#  > Geral >  > Segurança >  >  Invasão pelo SSH, aconteceu debian e conectiva.

## ShadowRed

Venho relatar dois acontecimentos de invasão pelo ssh no debian 4.0 testing e no conectiva 10 up.

Depois de alguns dias 26 dias ( fui verificar os linux ( gateway internet ) mas o engraçado ( pra não falar triste) , foi ver no historico de comando comandos dados e arquivos baixados. quando fui ver o log do sistema tinha tentativas de acesso no ssh a milhares e uma delas acessou. as senhas e usuarios dos dois sistema só tinha duas. senhas relativamente fortes com 10 digitos intercalados de letras e numeros.

O metodo foi o mesmo nos dois sistemas. o bom que era apenas gateway mesmo, mais nada. por isso não tinha firewall e nada.

Mas o que me intriga é o acesso pelo ssh com o usuario do sistema que tinha senha forte e depois o root que tinha uma senha de 12 digitos entre letras e numero.

Foi a primeira vez que me acontece isso entre 8 anos de uso de linux e freebsd. 

Procurei algo sobre falhas no ssh mas não achei. vai então o aviso para tomar cuidado.
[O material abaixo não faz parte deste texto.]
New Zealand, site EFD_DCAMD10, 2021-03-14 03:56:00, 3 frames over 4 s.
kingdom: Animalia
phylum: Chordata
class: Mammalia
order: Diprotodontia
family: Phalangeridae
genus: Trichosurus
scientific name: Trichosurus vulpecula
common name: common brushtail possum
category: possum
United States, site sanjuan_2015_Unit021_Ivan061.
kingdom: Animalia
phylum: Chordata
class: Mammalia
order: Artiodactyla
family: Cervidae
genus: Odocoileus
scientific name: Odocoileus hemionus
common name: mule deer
Vou pegar os logs dos dois gatewayzinho e postar depois pra voces verem a tecnica de brutal force.

ate mais.

----------


## xandemartini

> Venho relatar dois acontecimentos de invasão pelo ssh no debian 4.0 testing e no conectiva 10 up.
> 
> Depois de alguns dias 26 dias ( fui verificar os linux ( gateway internet ) mas o engraçado ( pra não falar triste) , foi ver no historico de comando comandos dados e arquivos baixados. quando fui ver o log do sistema tinha tentativas de acesso no ssh a milhares e uma delas acessou. as senhas e usuarios dos dois sistema só tinha duas. senhas relativamente fortes com 10 digitos intercalados de letras e numeros.
> 
> O metodo foi o mesmo nos dois sistemas. o bom que era apenas gateway mesmo, mais nada. por isso não tinha firewall e nada.
> 
> Mas o que me intriga é o acesso pelo ssh com o usuario do sistema que tinha senha forte e depois o root que tinha uma senha de 12 digitos entre letras e numero.
> 
> Foi a primeira vez que me acontece isso entre 8 anos de uso de linux e freebsd. 
> ...


Eu tenho um server CL10 há uns 2 anos, com ssh habilitado.. É incrível nos logs a quantia de tentativas de acesso! Mas por enquanto ninguém conseguiu invadir... Vou dar uma olhada nessa questão, de repente até mudar o porta do ssh, sei lá... vou falar com o cara que me dá suporte, pq nesse server roda postfix, apache, dns e mysql... tem tudo do meu provedor hehehe.

----------


## amaia

Este tipo de problema eh uma tentativa de invasao por forca bruta, existem dois metodos para evitar isto, um deles eh configurar o servidor do ssh para aceitar login de usuario indicado, e numero de tentativas de acesso. Outra e criar uma chain para a porta 22, inicialmente com ACCEPT,criar um daemon para verificar os logs de acesso, no caso do debian eh o /var/log/auth, no caso do conectiva, /var/log/messages, e a partir das mensagens de erro de acesso do ssh, banir os ips da chain do ssh. O problema da segunda solucao eh que se o administrador tentar acessar a maquina e ele errar o usuario de conexao o proprio administrador fica bloqueado ate que a maquina seja reinicializada. Mais informacoes em:
SSH Blocking - blinkeye's wiki

----------


## ShadowRed

> Este tipo de problema eh uma tentativa de invasao por forca bruta, existem dois metodos para evitar isto, um deles eh configurar o servidor do ssh para aceitar login de usuario indicado, e numero de tentativas de acesso. Outra e criar uma chain para a porta 22, inicialmente com ACCEPT,criar um daemon para verificar os logs de acesso, no caso do debian eh o /var/log/auth, no caso do conectiva, /var/log/messages, e a partir das mensagens de erro de acesso do ssh, banir os ips da chain do ssh. O problema da segunda solucao eh que se o administrador tentar acessar a maquina e ele errar o usuario de conexao o proprio administrador fica bloqueado ate que a maquina seja reinicializada. Mais informacoes em:
> SSH Blocking - blinkeye's wiki


Nunca usei esta tecnica, uso bloquei no firewall para somente acesso com o ip desejado. Mas nos gatewayzinhos não tinha nada tava puro. Só postei pra tomarem cuidado com servers mesmo. 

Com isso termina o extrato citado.